## Task instructions:
Verbatim copy without images: return all of the data as it stands.

## Data:
>>>>

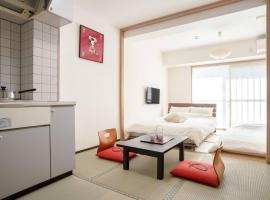 HOTEL KIRO 京都駅南 Apartment Hotel, appartamento a Kyoto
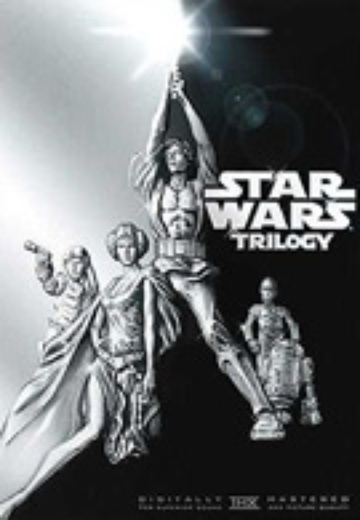 Star Wars Trilogy cover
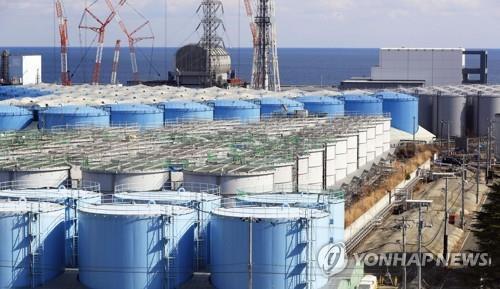 일본정부, 후쿠시마 원전 오염수 해양방류 홍보전 강화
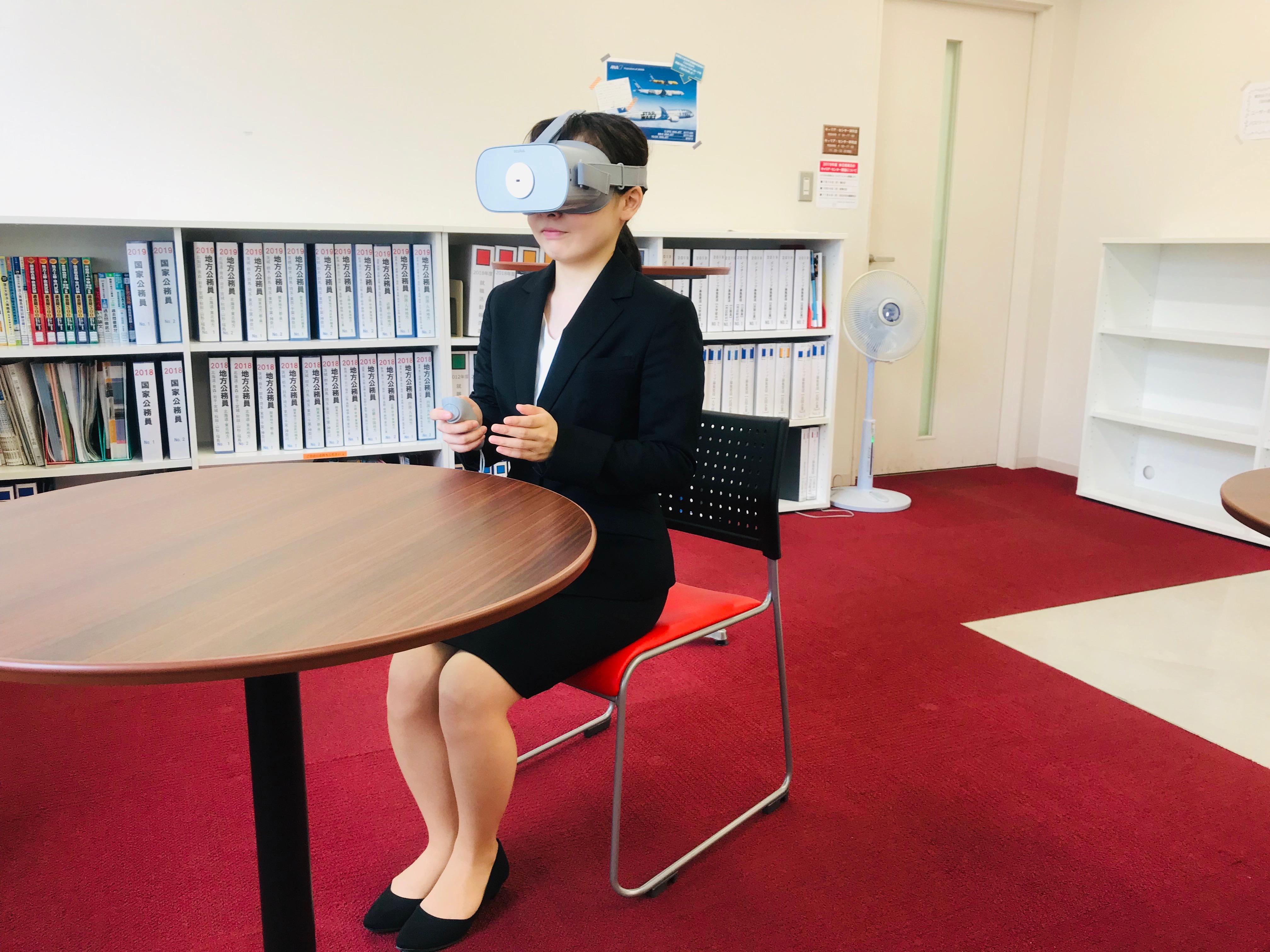 東京女子大学が就職活動支援にVRを活用した採用面接体験動画を導入 -- 大学の就職支援では日本初の試み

<<<<

## Written reply:
 HOTEL KIRO 京都駅南 Apartment Hotel, appartamento a Kyoto
 Star Wars Trilogy cover
 일본정부, 후쿠시마 원전 오염수 해양방류 홍보전 강화
 東京女子大学が就職活動支援にVRを活用した採用面接体験動画を導入 -- 大学の就職支援では日本初の試み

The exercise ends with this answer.